Abstract

Abstract: Pain is the most common complaint in the medical field and the identification of compounds that can effectively treat painful states without induction of side‐effects remains a major challenge in biomedical research. The aim of the present study was to investigate the antinociceptive effect of a novel compound, 3‐(4‐fluorophenyl)‐5‐trifluoromethyl‐1 H ‐1‐tosylpyrazole (compound A) in several models of pain in mice and compare with those produced by the known trifluoromethyl‐containing pyrazole compound celecoxib. Compound A or celecoxib were administrated by oral (78–780 µmol/kg), intrathecal (9–22.5 nmol/site) or intracerebroventricular (9–22.5 nmol/site) routes. Oral administration of either compound A or celecoxib abolished the mechanical allodynia, but not the oedema caused by intraplantar injection of carrageenan. Similarly, compound A reduced the overt nociception, but not the oedema, produced by bradykinin or capsaicin. However, compound A (500 µmol/kg, orally) did not alter nociception nor oedema caused by intraplantar injection of prostaglandin E 2 or glutamate, whereas celecoxib reduced only the nociception induced by the former.
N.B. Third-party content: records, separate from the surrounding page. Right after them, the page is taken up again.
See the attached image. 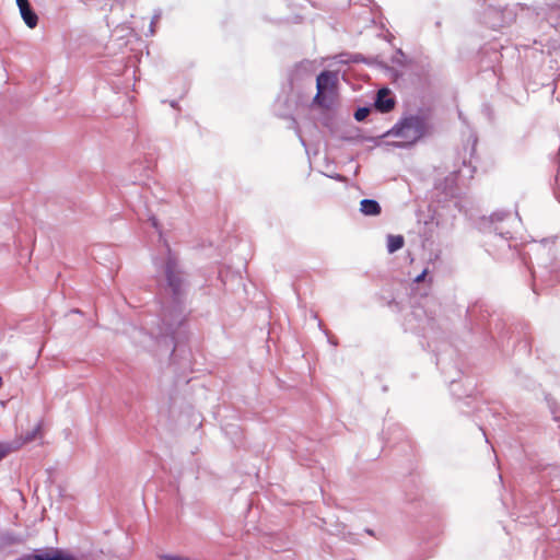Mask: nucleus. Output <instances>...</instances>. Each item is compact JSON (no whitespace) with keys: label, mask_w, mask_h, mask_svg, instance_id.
Masks as SVG:
<instances>
[{"label":"nucleus","mask_w":560,"mask_h":560,"mask_svg":"<svg viewBox=\"0 0 560 560\" xmlns=\"http://www.w3.org/2000/svg\"><path fill=\"white\" fill-rule=\"evenodd\" d=\"M164 259H155L154 265L162 270L160 284L161 312L155 327H135L131 332L132 341L142 347H148V341L155 340L176 349L175 334L186 320V296L188 290L187 275L180 266L178 257L167 246Z\"/></svg>","instance_id":"f257e3e1"},{"label":"nucleus","mask_w":560,"mask_h":560,"mask_svg":"<svg viewBox=\"0 0 560 560\" xmlns=\"http://www.w3.org/2000/svg\"><path fill=\"white\" fill-rule=\"evenodd\" d=\"M432 131L430 117L424 112L409 114L401 117L385 136L402 140L400 148L412 145Z\"/></svg>","instance_id":"f03ea898"},{"label":"nucleus","mask_w":560,"mask_h":560,"mask_svg":"<svg viewBox=\"0 0 560 560\" xmlns=\"http://www.w3.org/2000/svg\"><path fill=\"white\" fill-rule=\"evenodd\" d=\"M514 19L515 12L509 9L508 5L488 3L483 10L481 23L492 30H498L510 24Z\"/></svg>","instance_id":"7ed1b4c3"},{"label":"nucleus","mask_w":560,"mask_h":560,"mask_svg":"<svg viewBox=\"0 0 560 560\" xmlns=\"http://www.w3.org/2000/svg\"><path fill=\"white\" fill-rule=\"evenodd\" d=\"M315 61L302 60L296 63L289 73V82L291 88L298 86L305 81H312L313 74L316 71Z\"/></svg>","instance_id":"20e7f679"},{"label":"nucleus","mask_w":560,"mask_h":560,"mask_svg":"<svg viewBox=\"0 0 560 560\" xmlns=\"http://www.w3.org/2000/svg\"><path fill=\"white\" fill-rule=\"evenodd\" d=\"M506 221H515V219L512 218L510 212H494L490 217L492 232L495 235L503 238L504 241H509L512 238V232L508 226Z\"/></svg>","instance_id":"39448f33"},{"label":"nucleus","mask_w":560,"mask_h":560,"mask_svg":"<svg viewBox=\"0 0 560 560\" xmlns=\"http://www.w3.org/2000/svg\"><path fill=\"white\" fill-rule=\"evenodd\" d=\"M395 98L390 96L388 89H381L375 97L374 107L381 113H389L395 107Z\"/></svg>","instance_id":"423d86ee"},{"label":"nucleus","mask_w":560,"mask_h":560,"mask_svg":"<svg viewBox=\"0 0 560 560\" xmlns=\"http://www.w3.org/2000/svg\"><path fill=\"white\" fill-rule=\"evenodd\" d=\"M32 2H16L21 18L24 23L30 27L34 28L38 23V15L31 4Z\"/></svg>","instance_id":"0eeeda50"},{"label":"nucleus","mask_w":560,"mask_h":560,"mask_svg":"<svg viewBox=\"0 0 560 560\" xmlns=\"http://www.w3.org/2000/svg\"><path fill=\"white\" fill-rule=\"evenodd\" d=\"M337 77L334 72L324 70L316 78V89L318 92L329 90L335 86Z\"/></svg>","instance_id":"6e6552de"},{"label":"nucleus","mask_w":560,"mask_h":560,"mask_svg":"<svg viewBox=\"0 0 560 560\" xmlns=\"http://www.w3.org/2000/svg\"><path fill=\"white\" fill-rule=\"evenodd\" d=\"M381 211V205L375 199H362L360 201V212L366 217H376Z\"/></svg>","instance_id":"1a4fd4ad"},{"label":"nucleus","mask_w":560,"mask_h":560,"mask_svg":"<svg viewBox=\"0 0 560 560\" xmlns=\"http://www.w3.org/2000/svg\"><path fill=\"white\" fill-rule=\"evenodd\" d=\"M40 430H42V423L39 422L32 430L25 432L20 438V441L16 443V445L14 447L10 443H5V444L10 446V448H11L10 452H12L13 450L19 448L23 444L34 441L37 438V435L39 434Z\"/></svg>","instance_id":"9d476101"},{"label":"nucleus","mask_w":560,"mask_h":560,"mask_svg":"<svg viewBox=\"0 0 560 560\" xmlns=\"http://www.w3.org/2000/svg\"><path fill=\"white\" fill-rule=\"evenodd\" d=\"M404 244H405V238L402 235H393V234L387 235L386 247H387V252L389 254H394L397 250H399L400 248H402Z\"/></svg>","instance_id":"9b49d317"},{"label":"nucleus","mask_w":560,"mask_h":560,"mask_svg":"<svg viewBox=\"0 0 560 560\" xmlns=\"http://www.w3.org/2000/svg\"><path fill=\"white\" fill-rule=\"evenodd\" d=\"M338 62L340 63H359V62H366V59L361 54H340L337 56Z\"/></svg>","instance_id":"f8f14e48"},{"label":"nucleus","mask_w":560,"mask_h":560,"mask_svg":"<svg viewBox=\"0 0 560 560\" xmlns=\"http://www.w3.org/2000/svg\"><path fill=\"white\" fill-rule=\"evenodd\" d=\"M371 112L372 108L370 106L358 107L353 115L354 119L357 121H363L370 115Z\"/></svg>","instance_id":"ddd939ff"},{"label":"nucleus","mask_w":560,"mask_h":560,"mask_svg":"<svg viewBox=\"0 0 560 560\" xmlns=\"http://www.w3.org/2000/svg\"><path fill=\"white\" fill-rule=\"evenodd\" d=\"M546 400L548 402L549 409L553 416L556 421H560V409L556 401H553L549 396H546Z\"/></svg>","instance_id":"4468645a"},{"label":"nucleus","mask_w":560,"mask_h":560,"mask_svg":"<svg viewBox=\"0 0 560 560\" xmlns=\"http://www.w3.org/2000/svg\"><path fill=\"white\" fill-rule=\"evenodd\" d=\"M314 103L320 105V106H325L327 107L328 105L326 104V96H325V92L320 90V92L317 91L316 95L314 96Z\"/></svg>","instance_id":"2eb2a0df"},{"label":"nucleus","mask_w":560,"mask_h":560,"mask_svg":"<svg viewBox=\"0 0 560 560\" xmlns=\"http://www.w3.org/2000/svg\"><path fill=\"white\" fill-rule=\"evenodd\" d=\"M10 446L7 444H0V459L4 458L10 453Z\"/></svg>","instance_id":"dca6fc26"},{"label":"nucleus","mask_w":560,"mask_h":560,"mask_svg":"<svg viewBox=\"0 0 560 560\" xmlns=\"http://www.w3.org/2000/svg\"><path fill=\"white\" fill-rule=\"evenodd\" d=\"M427 275H428V269H423L418 276L415 277L413 282L420 283V282L424 281Z\"/></svg>","instance_id":"f3484780"},{"label":"nucleus","mask_w":560,"mask_h":560,"mask_svg":"<svg viewBox=\"0 0 560 560\" xmlns=\"http://www.w3.org/2000/svg\"><path fill=\"white\" fill-rule=\"evenodd\" d=\"M410 315H412V316H415L417 318H420L422 315H424V311L421 307H413V310L411 311Z\"/></svg>","instance_id":"a211bd4d"},{"label":"nucleus","mask_w":560,"mask_h":560,"mask_svg":"<svg viewBox=\"0 0 560 560\" xmlns=\"http://www.w3.org/2000/svg\"><path fill=\"white\" fill-rule=\"evenodd\" d=\"M154 25L155 24H151V22L149 23V27H148V31L145 32V36H153L155 34Z\"/></svg>","instance_id":"6ab92c4d"},{"label":"nucleus","mask_w":560,"mask_h":560,"mask_svg":"<svg viewBox=\"0 0 560 560\" xmlns=\"http://www.w3.org/2000/svg\"><path fill=\"white\" fill-rule=\"evenodd\" d=\"M161 19V11H158L153 14V16L151 18V24H156L159 22V20Z\"/></svg>","instance_id":"aec40b11"},{"label":"nucleus","mask_w":560,"mask_h":560,"mask_svg":"<svg viewBox=\"0 0 560 560\" xmlns=\"http://www.w3.org/2000/svg\"><path fill=\"white\" fill-rule=\"evenodd\" d=\"M161 19V11H158L153 14V16L151 18V24H156L159 22V20Z\"/></svg>","instance_id":"412c9836"},{"label":"nucleus","mask_w":560,"mask_h":560,"mask_svg":"<svg viewBox=\"0 0 560 560\" xmlns=\"http://www.w3.org/2000/svg\"><path fill=\"white\" fill-rule=\"evenodd\" d=\"M121 4H122V2H116V4H115V5H112L110 10H114V9H121V7H122Z\"/></svg>","instance_id":"4be33fe9"},{"label":"nucleus","mask_w":560,"mask_h":560,"mask_svg":"<svg viewBox=\"0 0 560 560\" xmlns=\"http://www.w3.org/2000/svg\"><path fill=\"white\" fill-rule=\"evenodd\" d=\"M329 177H330V178H336V179H338V180H341V179L343 178V176H342V175H340V174L329 175Z\"/></svg>","instance_id":"5701e85b"},{"label":"nucleus","mask_w":560,"mask_h":560,"mask_svg":"<svg viewBox=\"0 0 560 560\" xmlns=\"http://www.w3.org/2000/svg\"><path fill=\"white\" fill-rule=\"evenodd\" d=\"M152 225L158 228V220L155 218H151Z\"/></svg>","instance_id":"b1692460"},{"label":"nucleus","mask_w":560,"mask_h":560,"mask_svg":"<svg viewBox=\"0 0 560 560\" xmlns=\"http://www.w3.org/2000/svg\"><path fill=\"white\" fill-rule=\"evenodd\" d=\"M299 138H300V141H301L302 145H304V147H305V145H306L305 140H304V139L302 138V136H300V135H299Z\"/></svg>","instance_id":"393cba45"},{"label":"nucleus","mask_w":560,"mask_h":560,"mask_svg":"<svg viewBox=\"0 0 560 560\" xmlns=\"http://www.w3.org/2000/svg\"><path fill=\"white\" fill-rule=\"evenodd\" d=\"M170 104H171L172 107H176L177 106V102L176 101H172Z\"/></svg>","instance_id":"a878e982"},{"label":"nucleus","mask_w":560,"mask_h":560,"mask_svg":"<svg viewBox=\"0 0 560 560\" xmlns=\"http://www.w3.org/2000/svg\"><path fill=\"white\" fill-rule=\"evenodd\" d=\"M450 383H451V385L453 386V385H455V384H456V380H455V378H452V380L450 381Z\"/></svg>","instance_id":"bb28decb"},{"label":"nucleus","mask_w":560,"mask_h":560,"mask_svg":"<svg viewBox=\"0 0 560 560\" xmlns=\"http://www.w3.org/2000/svg\"><path fill=\"white\" fill-rule=\"evenodd\" d=\"M366 533L370 534V535L373 534V532L371 529H366Z\"/></svg>","instance_id":"cd10ccee"},{"label":"nucleus","mask_w":560,"mask_h":560,"mask_svg":"<svg viewBox=\"0 0 560 560\" xmlns=\"http://www.w3.org/2000/svg\"><path fill=\"white\" fill-rule=\"evenodd\" d=\"M329 341L334 345V346H337V342L336 341H332L329 339Z\"/></svg>","instance_id":"c85d7f7f"}]
</instances>
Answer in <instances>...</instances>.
Moreover, oral and intrathecal administration of compound A or celecoxib also reduced the nociception induced by acetic acid. However, only celecoxib reduced the acetic acid‐induced nociception when it was injected by the intracerebroventricular route. Finally, neither compound A nor celecoxib was able to produce antinociceptive effect in the tail‐flick test or to alter the motor performance and the body temperature. Besides, compound A or celecoxib did not induce gastric lesion. Thus, compound A seems to be an interesting prototype for the development of novel analgesic drugs.